[GIVEN TEXT]
★ ★ ★ ★ ★
Along with the occurrence of glucosinolates reported to activate the Nrf2 pathway [31], PLS-DA analysis highlighted the contribution of the hydroxycinnamic acid derivatives 6, 7, 11, 12, 14, 16 and 17 to the higher activity of the hydroalcoholic extracts in terms of Nrf2 activation. In particular, compounds 1-O-feruloyl-2-O-sinapoyl-β-D-glucopyranoside (16) and 3-O-feruloyl-6′-O-sinapoylsucrose (14) were good discriminants for the increased activity as shown in the PLS-DA Score Plot (Figure 4).

All the statistical data highlighted the ability of EtOH/H₂O mixtures to extract specialized metabolites responsible for the bioactivity of Raphanus sativus. This behaviour can be ascribable to the water, for its ability to swell the plant material, and to ethanol, responsible for breaking the binding between the solutes and plant matrix, facilitating mass transfer of the metabolites [32,33]. The mixtures of EtOH/H₂O, modulating the polarity of the solvent, showed a better synergistic effect for the extraction of bioactive compounds.

4. Conclusions

The sprouts of Raphanus sativus var longipinnatus represent a functional food due to their high nutritional value and health-promoting effects. In this context, daikon sprouts show interesting antioxidant properties. The obtained results provide a comprehensive chemical investigation of these microgreens highlighting how the extraction process can influence the presence of bioactive metabolites and the antioxidant properties of daikon-based extracts. Among all the extracts, the 50% EtOH/H₂O is characterized by a higher content of glucosinolates as well as of 1-O-sinapoyl-β-D-glucopyranoside (6) and 1-O-feruloyl-β-D-glucopyranoside (7). This is in agreement with literature data reporting a synergistic effect in the extraction of bioactive compounds achieved by adding water to ethanol, increasing the permeability of plant tissues and enabling better mass transfer by diffusion [33].
★ ★ ★ ★ ★
[SUPPLIED RECORDS]

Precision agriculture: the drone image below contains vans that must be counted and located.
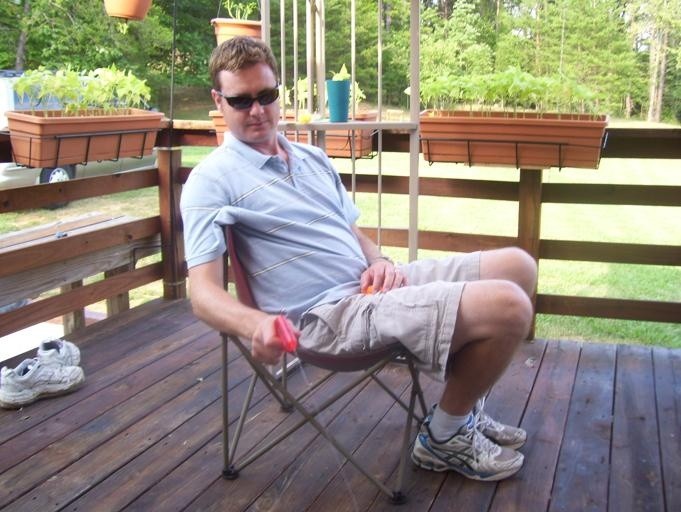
[1,70,168,210]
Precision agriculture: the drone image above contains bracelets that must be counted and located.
[366,254,395,267]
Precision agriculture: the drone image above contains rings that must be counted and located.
[394,267,403,273]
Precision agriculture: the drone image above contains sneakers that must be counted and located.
[0,357,84,410]
[38,336,82,366]
[410,398,526,482]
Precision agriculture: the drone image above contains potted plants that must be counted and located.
[405,72,610,170]
[211,1,263,46]
[4,67,170,169]
[208,64,378,158]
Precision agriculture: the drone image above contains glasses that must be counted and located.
[216,79,279,110]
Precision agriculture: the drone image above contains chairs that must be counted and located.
[221,223,428,504]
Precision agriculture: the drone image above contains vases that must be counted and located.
[105,0,152,22]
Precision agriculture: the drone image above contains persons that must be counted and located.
[179,32,541,483]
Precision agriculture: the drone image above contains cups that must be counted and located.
[327,80,350,123]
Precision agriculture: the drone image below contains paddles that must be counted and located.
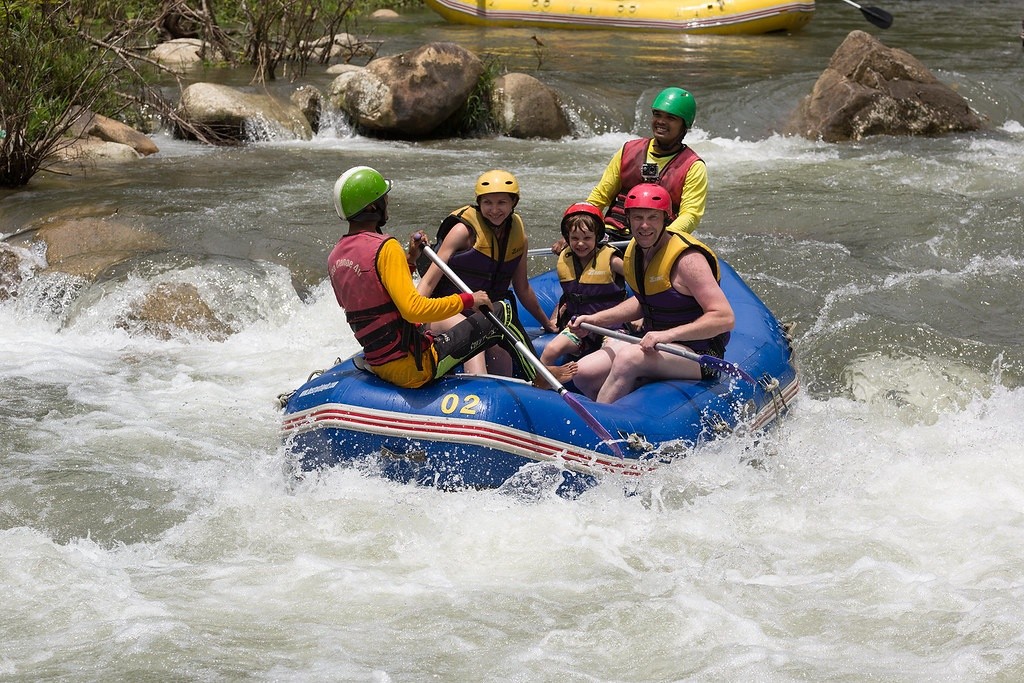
[571,315,757,386]
[413,232,627,461]
[526,240,630,257]
[842,0,892,30]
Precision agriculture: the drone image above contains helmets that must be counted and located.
[624,184,672,219]
[333,165,393,220]
[474,169,520,205]
[561,201,606,242]
[649,87,696,129]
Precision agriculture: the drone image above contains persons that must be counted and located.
[415,170,562,378]
[539,201,644,367]
[328,165,578,389]
[568,183,734,404]
[552,87,708,256]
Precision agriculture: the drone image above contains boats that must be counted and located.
[282,249,800,506]
[430,0,818,35]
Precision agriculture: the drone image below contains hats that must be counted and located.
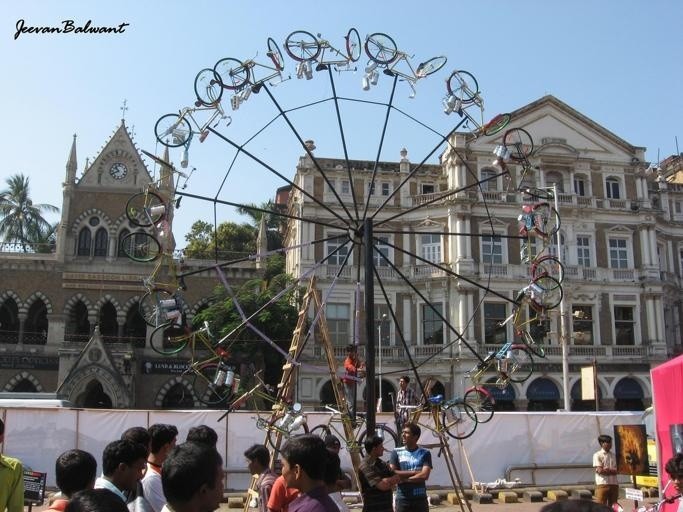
[325,435,340,447]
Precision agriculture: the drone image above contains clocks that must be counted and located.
[110,162,128,181]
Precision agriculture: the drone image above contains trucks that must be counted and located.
[627,402,658,492]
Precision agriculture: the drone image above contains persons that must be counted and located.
[395,375,415,436]
[592,435,619,507]
[0,419,25,511]
[664,453,683,512]
[343,344,366,424]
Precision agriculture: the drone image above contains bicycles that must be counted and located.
[120,26,565,464]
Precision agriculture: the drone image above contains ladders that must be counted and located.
[411,377,472,512]
[242,274,362,512]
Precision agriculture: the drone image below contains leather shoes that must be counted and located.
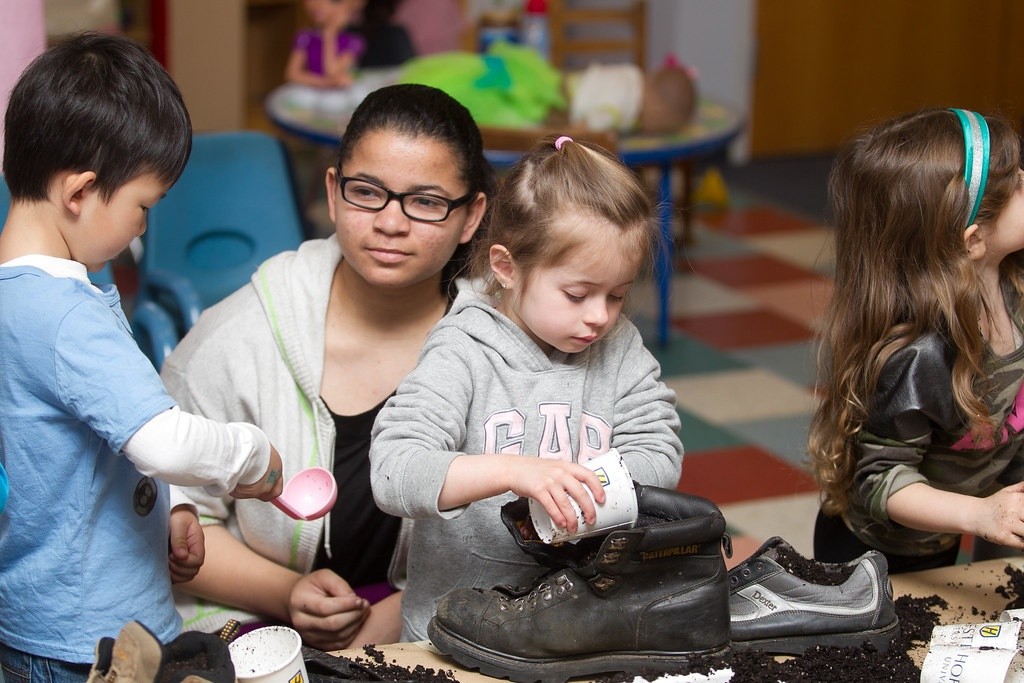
[427,478,732,683]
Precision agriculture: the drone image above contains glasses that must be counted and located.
[335,165,472,222]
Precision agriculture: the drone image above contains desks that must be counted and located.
[266,70,748,346]
[327,557,1024,683]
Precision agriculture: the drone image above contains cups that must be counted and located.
[527,447,639,545]
[920,609,1024,683]
[228,626,309,683]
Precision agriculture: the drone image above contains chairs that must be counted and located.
[0,173,202,375]
[138,132,302,314]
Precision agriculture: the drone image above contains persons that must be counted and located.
[284,0,364,89]
[367,135,683,645]
[804,109,1024,576]
[158,83,495,657]
[2,33,287,683]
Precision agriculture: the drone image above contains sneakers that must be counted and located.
[726,537,902,652]
[85,619,242,683]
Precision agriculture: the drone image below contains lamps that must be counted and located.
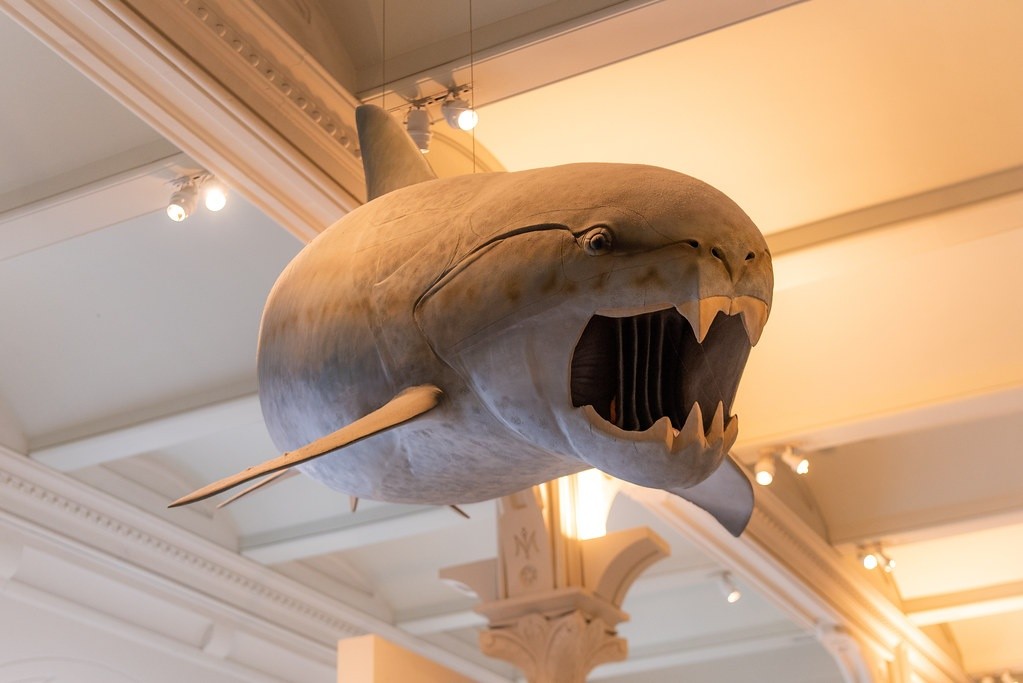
[196,172,229,213]
[438,80,479,132]
[714,569,741,602]
[401,99,433,154]
[875,547,896,574]
[779,444,810,475]
[165,176,201,222]
[752,451,778,485]
[857,545,879,571]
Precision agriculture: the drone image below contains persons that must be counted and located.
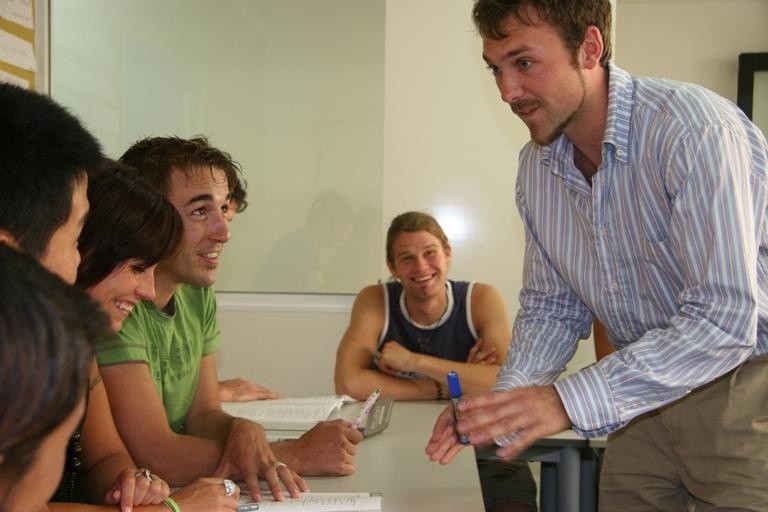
[334,212,512,400]
[1,85,365,511]
[424,0,768,510]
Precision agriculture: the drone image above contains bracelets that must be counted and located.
[432,380,445,400]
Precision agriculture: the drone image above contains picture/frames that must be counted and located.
[737,51,767,141]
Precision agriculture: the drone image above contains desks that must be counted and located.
[531,429,613,511]
[169,392,542,510]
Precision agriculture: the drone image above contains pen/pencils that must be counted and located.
[447,372,470,444]
[237,504,259,512]
[350,388,380,429]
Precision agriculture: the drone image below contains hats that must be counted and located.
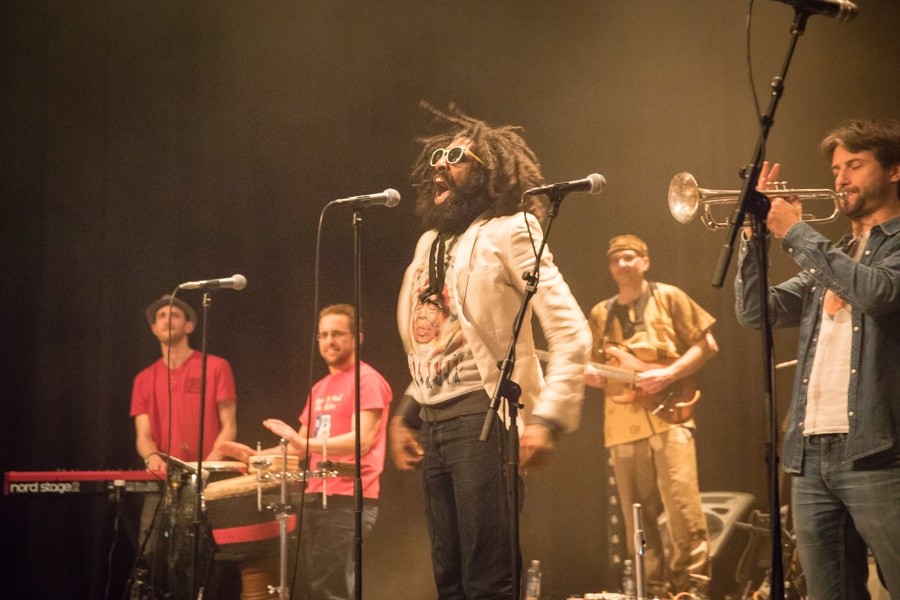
★ ★ ★ ★ ★
[YOUR TASKS]
• 1. According to the daikon sprout text, which extract has a higher content of glucosinolates than the others?
• 2. Echo the daikon sprout text, starting with "Along with the" and going on through "Plot (Figure 4).".
• 3. Proceed with the daikon sprout text from the point where it stops.
The records have no role here.

[ANSWERS BY ITEM]
• 1. The 50% EtOH/H₂O extract.

• 2.
Along with the occurrence of glucosinolates reported to activate the Nrf2 pathway [31], PLS-DA analysis highlighted the contribution of the hydroxycinnamic acid derivatives 6, 7, 11, 12, 14, 16 and 17 to the higher activity of the hydroalcoholic extracts in terms of Nrf2 activation. In particular, compounds 1-O-feruloyl-2-O-sinapoyl-β-D-glucopyranoside (16) and 3-O-feruloyl-6′-O-sinapoylsucrose (14) were good discriminants for the increased activity as shown in the PLS-DA Score Plot (Figure 4).

• 3.
The obtained results provide a comprehensive chemical investigation of these microgreens and, at the same time, highlight how the extraction process can influence the presence of bioactive metabolites. Moreover, the obtained data show how the extraction process can also affect the antioxidant properties of daikon-based extracts. The investigation of daikon sprouts afforded the identification of p-hydroxycinnamic acid derivatives, glucosinolates and oxylipins; in particular, 1-O-feruloyl-2-O-sinapoyl-β-D-glucopyranoside (16), a new p-hydroxycinnamic acid derivative, was here unambiguously characterized by NMR analysis for the first time. Moreover, benzoylglucoraphenin (10), a glucosinolate never reported previously, was putatively identified by LC-MS analysis. Here, the combination of the LC-MS and NMR analysis provided a complete fingerprint of daikon sprouts, taking into account both primary and specialized metabolites. Diet provides a wide variety of bioactive nutrients that possess beneficial effects to health and are able to activate the Nrf2 signalling pathway [14], further confirmed by biological evaluation here assayed. The antioxidant activity shown by the extracts of daikon sprouts encourages the use of daikon sprouts as a functional food. “Green” extracts exerted antioxidant activity by both scavenging radicals and activating Nrf2 signalling in cells.

The analysis of the PLS-DA model shows correlations between the chemical constituents observed in NMR fingerprints and biological activities (Nrf2 activation). In particular, the contribution of hydroxycinnamic acid derivatives (6, 7, 11, 12, 14, 16 and 17) to the higher activity of the hydroalcoholic extracts in stimulating the activation of Nrf2 became evident.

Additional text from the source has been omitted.